Duncan was a wonderful family man who was steeped in his family’s history of living as gentry for around 800 years within 12 miles of Reading. His family motto & crest are explained, partly in his own words; HERE. One of his most treasured archives was the family tree prepared for his grandfather Louis. In about 1985 he wrote his own extensive ‘Family History’ for his 3 sons that he enitled; ‘TO MY SONS, RAYMOND, COLIN, GAVIN – AN ACCOUNT OF THEIR SIMONDS DESCENT‘ which is also on the bookshelf above, with many of the stories he had heard from his extended family through the then common process of ‘Oral Record’. In their turn, his sons ‘interviewed’ him and made an extensive film of his memoirs shortly before he died – that I hope to load here in due course.
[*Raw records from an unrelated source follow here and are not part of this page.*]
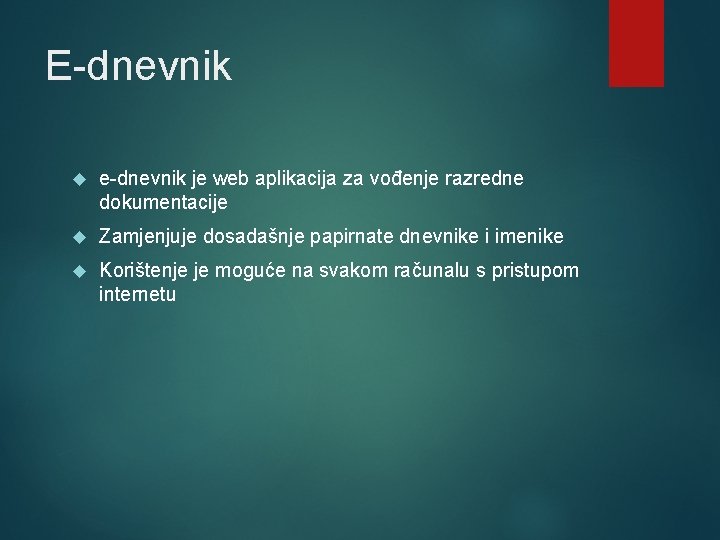 E-dnevnik

e-dnevnik je web aplikacija za vođenje razredne dokumentacije

Zamjenjuje dosadašnje papirnate dnevnike i imenike

Korištenje je moguće na svakom računalu s pristupom internetu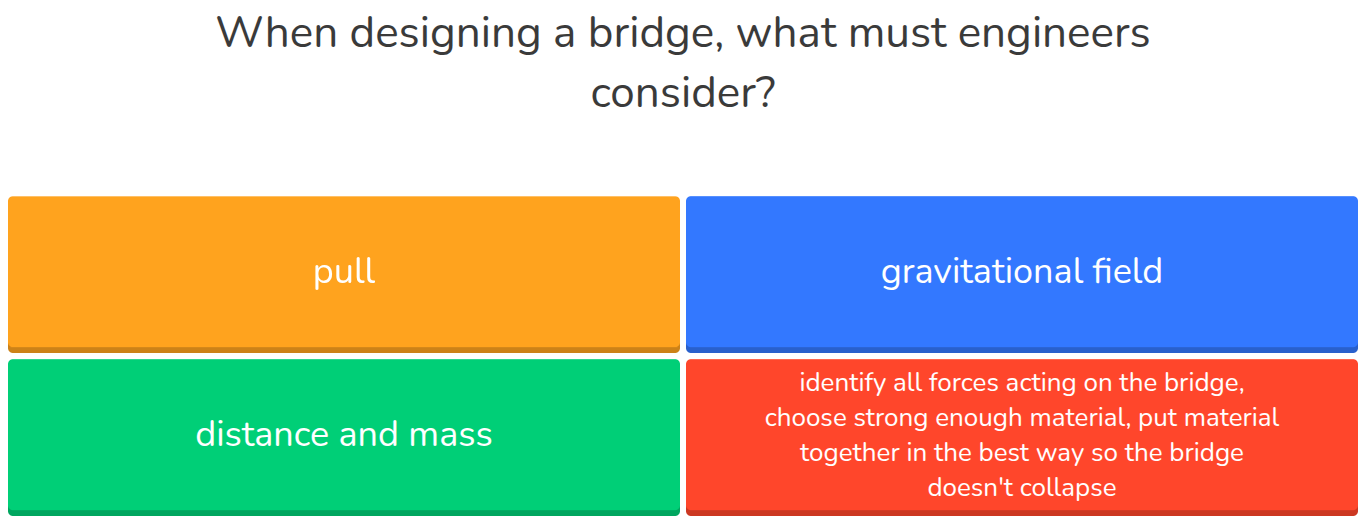 When designing a bridge, what must engineers consider?

pull

gravitational field

distance and mass

identify all forces acting on the bridge, choose strong enough material, put material together in the best way so the bridge doesn't collapse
A boating enthusiast & keen sailor himself with 1000’s of offshore cruising and racing miles on his log, In 1966, Courage sponsored An established solo sailor to built a radical light displacement catamaran, to compete for the prestigious ‘OSTAR’ [The single handed transatlantic race 2 years away] To prepare the boat, it was entered in many of the UK big offshore races, with Duncan and his 19 year old son Raymond on the crew. During an otherwise successful campaign and whilst racing in the 1967 ‘Crystal Trophy’ race calamity struck and the boat pitch-poled about 16 miles South of the Isle of Wight, whilst enroute to Cherbourg and Plymouth. Here is a montage of images and if you are very bored and want to read the full story, it is on the bookshelf.

He also spent many years supporting his three sons in their sailing campaigns around the world with his trusty old Range Rover. Towing boats around Europe into his 60’s so that they could fly out after work on a Friday, compete for 2 or 3 days, then leave him to pack up and return home up to a week later!
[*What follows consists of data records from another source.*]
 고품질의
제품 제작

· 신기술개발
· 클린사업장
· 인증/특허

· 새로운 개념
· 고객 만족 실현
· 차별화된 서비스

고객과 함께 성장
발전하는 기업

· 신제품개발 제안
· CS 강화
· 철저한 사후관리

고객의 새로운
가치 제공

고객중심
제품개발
Celebrating Soling succes in 1980

In 1997, the British Soling Association published this article in honour of his service to the class and for his 80th birthday: 1997 Soling Association

1987 on Velsheda
1987 sailing on Velsheda for his 70th birthday

 

 

To celebrate his 80th birthday, his sons threw him a dinner party for 80 friends & family. Here are the key guests:

Duncan died peacefully at the home he loved Winloed on August 18th 2002. He was buried in the family plot alongside his parents & grandparents at Cliddesden parish church, close to his family home of Audleys Wood. Click on these links to read his obituaries of August 2002: Times Obituary and the Chronicle Obituary

In June 2017 to mark his 100th birthday, his three sons organised a Simonds family reunion at Audleys Wood near Basingstoke. It says something for his family spirit and legacy that 170 people gathered from all over the world to remember him and to renew or even establish family connections across countries & continents!